**THE REQUEST:** Reproduce the whole forum thread on women in blue water sailing word for word.

**SUPPLIED TEXT:**
—————

# Unleashing Womens Potential in Blue Water Sailing



## benjiwoodboat (Aug 6, 2007)

Hi all --
Curious if anyone read the article by Teresa in Blue Water Sailing this month?


----------



## Melrna (Apr 6, 2004)

I have.


----------



## dsullyec1 (Sep 26, 2012)

Hi, I didn't read the article, but would like to. Is Blue Water Sailing a magazine? Or is it online? 

My hubby and I are buying a boat and are going to be live-aboards, and I have so many questions and need a lot more experience and information. Am trying to read all the articles and books I can on living aboard. If anyone has tips they'd like to offer on subjects such as what clothing, what foods (and where to store it!!!), and what necessities are essential, I would appreciate any and all feedback.

Diane


----------



## Mirari (Sep 13, 2006)

My subscription ran out, but from the title I'd like to suggest women looking for Blue water challenges look into doing the Bermuda 1-2 race this coming June. We generally get 1-3 women doing the race but it would be great to see more. Because it's a PHRF handicapped race there is everything from a Westsail 32 to Open 60s to the 21 foot mini transat boats competing. It's a great race down with a week of activities in Bermuda followed by a doublehanded race back. The entrance fee went up this year but it's still a fraction of what the other races to Bermuda want for an entry fee, plus you are getting two races with a few perks thrown in. Check out the web site: Bermuda One-Two


----------



## PCP (Dec 1, 2004)

—————

**RECORDED DATA:**
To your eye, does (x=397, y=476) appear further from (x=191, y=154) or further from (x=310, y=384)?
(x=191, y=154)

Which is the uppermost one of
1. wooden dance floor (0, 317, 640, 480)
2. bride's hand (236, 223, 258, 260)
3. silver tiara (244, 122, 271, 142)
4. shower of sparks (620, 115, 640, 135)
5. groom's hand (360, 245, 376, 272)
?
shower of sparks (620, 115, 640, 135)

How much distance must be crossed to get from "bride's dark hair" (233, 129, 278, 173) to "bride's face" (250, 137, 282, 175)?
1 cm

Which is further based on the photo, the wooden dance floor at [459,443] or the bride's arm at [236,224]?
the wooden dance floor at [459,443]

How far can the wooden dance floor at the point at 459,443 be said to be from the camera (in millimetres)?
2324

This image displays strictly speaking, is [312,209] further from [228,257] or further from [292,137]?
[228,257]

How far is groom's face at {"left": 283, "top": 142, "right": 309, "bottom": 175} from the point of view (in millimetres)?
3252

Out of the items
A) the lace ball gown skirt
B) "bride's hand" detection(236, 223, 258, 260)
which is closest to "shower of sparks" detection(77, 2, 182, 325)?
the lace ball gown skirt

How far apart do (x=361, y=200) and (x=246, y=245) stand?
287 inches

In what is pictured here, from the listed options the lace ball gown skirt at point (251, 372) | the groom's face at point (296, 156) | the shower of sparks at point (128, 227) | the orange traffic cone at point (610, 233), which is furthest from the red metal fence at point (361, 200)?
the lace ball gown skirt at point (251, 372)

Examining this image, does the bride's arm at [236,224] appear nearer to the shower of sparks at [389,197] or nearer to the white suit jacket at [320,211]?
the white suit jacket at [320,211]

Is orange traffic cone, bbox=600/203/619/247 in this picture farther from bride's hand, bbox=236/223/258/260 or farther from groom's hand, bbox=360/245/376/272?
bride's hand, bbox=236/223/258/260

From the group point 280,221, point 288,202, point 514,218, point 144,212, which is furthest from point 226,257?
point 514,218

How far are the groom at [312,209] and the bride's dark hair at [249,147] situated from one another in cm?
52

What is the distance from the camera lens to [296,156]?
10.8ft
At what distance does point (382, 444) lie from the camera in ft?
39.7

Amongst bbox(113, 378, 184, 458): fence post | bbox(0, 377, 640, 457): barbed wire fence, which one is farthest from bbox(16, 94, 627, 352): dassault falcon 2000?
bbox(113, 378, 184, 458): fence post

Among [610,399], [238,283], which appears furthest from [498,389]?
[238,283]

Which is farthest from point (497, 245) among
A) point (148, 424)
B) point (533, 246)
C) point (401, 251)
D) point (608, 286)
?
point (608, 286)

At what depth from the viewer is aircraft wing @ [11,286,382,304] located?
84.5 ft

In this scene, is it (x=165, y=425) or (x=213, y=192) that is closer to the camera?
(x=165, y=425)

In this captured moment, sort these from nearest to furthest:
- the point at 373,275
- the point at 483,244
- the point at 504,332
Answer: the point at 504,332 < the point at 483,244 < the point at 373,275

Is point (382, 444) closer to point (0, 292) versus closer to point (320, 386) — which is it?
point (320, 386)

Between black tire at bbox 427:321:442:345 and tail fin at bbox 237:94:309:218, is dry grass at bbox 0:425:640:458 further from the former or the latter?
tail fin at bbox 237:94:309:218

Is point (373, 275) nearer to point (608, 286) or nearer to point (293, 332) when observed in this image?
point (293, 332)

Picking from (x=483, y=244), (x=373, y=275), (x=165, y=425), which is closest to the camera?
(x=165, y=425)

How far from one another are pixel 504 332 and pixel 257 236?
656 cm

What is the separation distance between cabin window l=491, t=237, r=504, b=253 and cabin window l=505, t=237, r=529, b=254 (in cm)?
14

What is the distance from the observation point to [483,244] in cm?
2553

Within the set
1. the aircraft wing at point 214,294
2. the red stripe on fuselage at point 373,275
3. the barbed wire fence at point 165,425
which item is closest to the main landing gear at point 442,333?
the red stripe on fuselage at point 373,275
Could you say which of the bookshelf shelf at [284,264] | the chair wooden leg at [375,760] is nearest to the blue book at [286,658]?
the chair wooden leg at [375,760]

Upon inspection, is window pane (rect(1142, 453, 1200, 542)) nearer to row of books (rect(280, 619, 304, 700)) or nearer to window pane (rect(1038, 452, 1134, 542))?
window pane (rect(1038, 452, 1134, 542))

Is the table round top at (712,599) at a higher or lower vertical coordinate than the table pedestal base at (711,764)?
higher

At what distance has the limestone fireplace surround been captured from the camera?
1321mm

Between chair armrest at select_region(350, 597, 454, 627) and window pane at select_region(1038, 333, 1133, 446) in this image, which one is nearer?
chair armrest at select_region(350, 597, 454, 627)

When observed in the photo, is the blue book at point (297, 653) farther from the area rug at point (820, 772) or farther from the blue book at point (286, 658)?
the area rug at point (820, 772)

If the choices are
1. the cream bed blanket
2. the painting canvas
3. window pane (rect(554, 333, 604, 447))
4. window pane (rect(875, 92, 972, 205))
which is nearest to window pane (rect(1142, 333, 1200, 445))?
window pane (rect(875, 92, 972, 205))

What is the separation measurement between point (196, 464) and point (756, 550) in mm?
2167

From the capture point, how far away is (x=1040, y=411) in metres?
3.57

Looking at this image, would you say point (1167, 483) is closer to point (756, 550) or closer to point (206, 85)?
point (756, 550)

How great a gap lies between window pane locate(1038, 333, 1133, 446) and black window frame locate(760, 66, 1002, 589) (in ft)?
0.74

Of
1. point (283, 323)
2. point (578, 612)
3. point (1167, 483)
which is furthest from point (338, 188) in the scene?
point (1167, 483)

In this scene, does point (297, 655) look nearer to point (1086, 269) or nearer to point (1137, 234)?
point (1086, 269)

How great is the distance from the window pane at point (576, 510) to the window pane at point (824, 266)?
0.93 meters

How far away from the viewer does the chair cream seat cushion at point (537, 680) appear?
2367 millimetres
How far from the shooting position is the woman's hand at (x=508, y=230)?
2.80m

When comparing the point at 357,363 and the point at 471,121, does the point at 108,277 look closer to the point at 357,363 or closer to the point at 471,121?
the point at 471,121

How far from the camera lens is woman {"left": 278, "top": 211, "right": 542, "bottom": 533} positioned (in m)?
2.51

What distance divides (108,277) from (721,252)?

—————

**EXERCISE OUTPUT:**
# Unleashing Womens Potential in Blue Water Sailing



## benjiwoodboat (Aug 6, 2007)

Hi all --
Curious if anyone read the article by Teresa in Blue Water Sailing this month?


----------



## Melrna (Apr 6, 2004)

I have.


----------



## dsullyec1 (Sep 26, 2012)

Hi, I didn't read the article, but would like to. Is Blue Water Sailing a magazine? Or is it online? 

My hubby and I are buying a boat and are going to be live-aboards, and I have so many questions and need a lot more experience and information. Am trying to read all the articles and books I can on living aboard. If anyone has tips they'd like to offer on subjects such as what clothing, what foods (and where to store it!!!), and what necessities are essential, I would appreciate any and all feedback.

Diane


----------



## Mirari (Sep 13, 2006)

My subscription ran out, but from the title I'd like to suggest women looking for Blue water challenges look into doing the Bermuda 1-2 race this coming June. We generally get 1-3 women doing the race but it would be great to see more. Because it's a PHRF handicapped race there is everything from a Westsail 32 to Open 60s to the 21 foot mini transat boats competing. It's a great race down with a week of activities in Bermuda followed by a doublehanded race back. The entrance fee went up this year but it's still a fraction of what the other races to Bermuda want for an entry fee, plus you are getting two races with a few perks thrown in. Check out the web site: Bermuda One-Two


----------



## PCP (Dec 1, 2004)